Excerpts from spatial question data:
* * * *

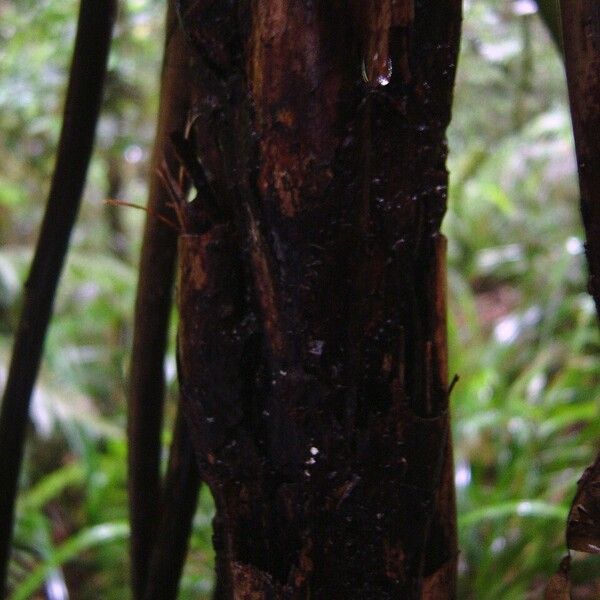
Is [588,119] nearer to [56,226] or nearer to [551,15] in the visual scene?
[551,15]

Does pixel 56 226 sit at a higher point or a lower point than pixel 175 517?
higher

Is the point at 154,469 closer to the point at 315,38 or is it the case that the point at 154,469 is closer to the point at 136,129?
the point at 315,38

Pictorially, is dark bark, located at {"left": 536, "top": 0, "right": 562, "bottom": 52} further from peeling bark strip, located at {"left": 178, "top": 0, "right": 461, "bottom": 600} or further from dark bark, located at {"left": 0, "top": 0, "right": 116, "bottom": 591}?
dark bark, located at {"left": 0, "top": 0, "right": 116, "bottom": 591}

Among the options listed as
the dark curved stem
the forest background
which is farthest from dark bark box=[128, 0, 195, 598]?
the forest background

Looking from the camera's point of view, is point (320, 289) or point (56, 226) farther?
point (56, 226)

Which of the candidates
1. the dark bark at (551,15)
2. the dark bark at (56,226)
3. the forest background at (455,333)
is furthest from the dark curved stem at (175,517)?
the forest background at (455,333)

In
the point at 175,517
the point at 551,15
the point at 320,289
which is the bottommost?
the point at 175,517

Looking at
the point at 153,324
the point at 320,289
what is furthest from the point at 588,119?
the point at 153,324

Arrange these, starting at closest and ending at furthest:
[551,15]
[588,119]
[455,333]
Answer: [588,119], [551,15], [455,333]
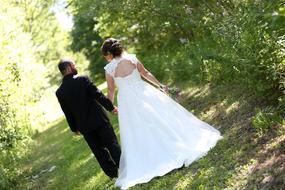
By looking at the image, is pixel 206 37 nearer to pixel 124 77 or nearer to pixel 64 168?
pixel 64 168

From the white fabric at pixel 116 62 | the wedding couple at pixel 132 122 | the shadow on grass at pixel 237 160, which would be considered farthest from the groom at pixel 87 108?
the shadow on grass at pixel 237 160

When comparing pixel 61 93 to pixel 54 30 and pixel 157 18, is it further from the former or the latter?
pixel 54 30

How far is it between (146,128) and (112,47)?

* * * *

→ **INSTRUCTIONS TO FOLLOW**: Rewrite all the records above, replacing "nearer" with "closer" everywhere and leaving everything else as it is. Omit the pictures from your answer.

→ **FINAL RESULT**:
Is [588,119] closer to [56,226] or closer to [551,15] in the visual scene?
[551,15]

Does pixel 56 226 sit at a higher point or a lower point than pixel 175 517?
higher

Is the point at 154,469 closer to the point at 315,38 or is it the case that the point at 154,469 is closer to the point at 136,129?
the point at 315,38

Pictorially, is dark bark, located at {"left": 536, "top": 0, "right": 562, "bottom": 52} further from peeling bark strip, located at {"left": 178, "top": 0, "right": 461, "bottom": 600} or further from dark bark, located at {"left": 0, "top": 0, "right": 116, "bottom": 591}?
dark bark, located at {"left": 0, "top": 0, "right": 116, "bottom": 591}

Among the options listed as
the dark curved stem
the forest background
which is farthest from dark bark box=[128, 0, 195, 598]?
the forest background

Looking from the camera's point of view, is point (320, 289) or point (56, 226) farther?
point (56, 226)

Which of the candidates
1. the dark bark at (551,15)
2. the dark bark at (56,226)
3. the forest background at (455,333)
is furthest from the dark curved stem at (175,517)?
the forest background at (455,333)

In
the point at 175,517
the point at 551,15
the point at 320,289
which is the bottommost?
the point at 175,517

Looking at
the point at 153,324
the point at 320,289
what is furthest from the point at 588,119?
the point at 153,324

Arrange these, starting at closest and ending at furthest:
[551,15]
[588,119]
[455,333]
Answer: [588,119], [551,15], [455,333]
By looking at the image, is pixel 206 37 closer to pixel 124 77 or closer to pixel 64 168?
pixel 64 168

From the white fabric at pixel 116 62 | the wedding couple at pixel 132 122 | the shadow on grass at pixel 237 160, which would be considered farthest from the groom at pixel 87 108?
the shadow on grass at pixel 237 160

When comparing pixel 61 93 to pixel 54 30 and pixel 157 18, is it further from the former or the latter?
pixel 54 30

How far is it between (146,128) and (112,47)?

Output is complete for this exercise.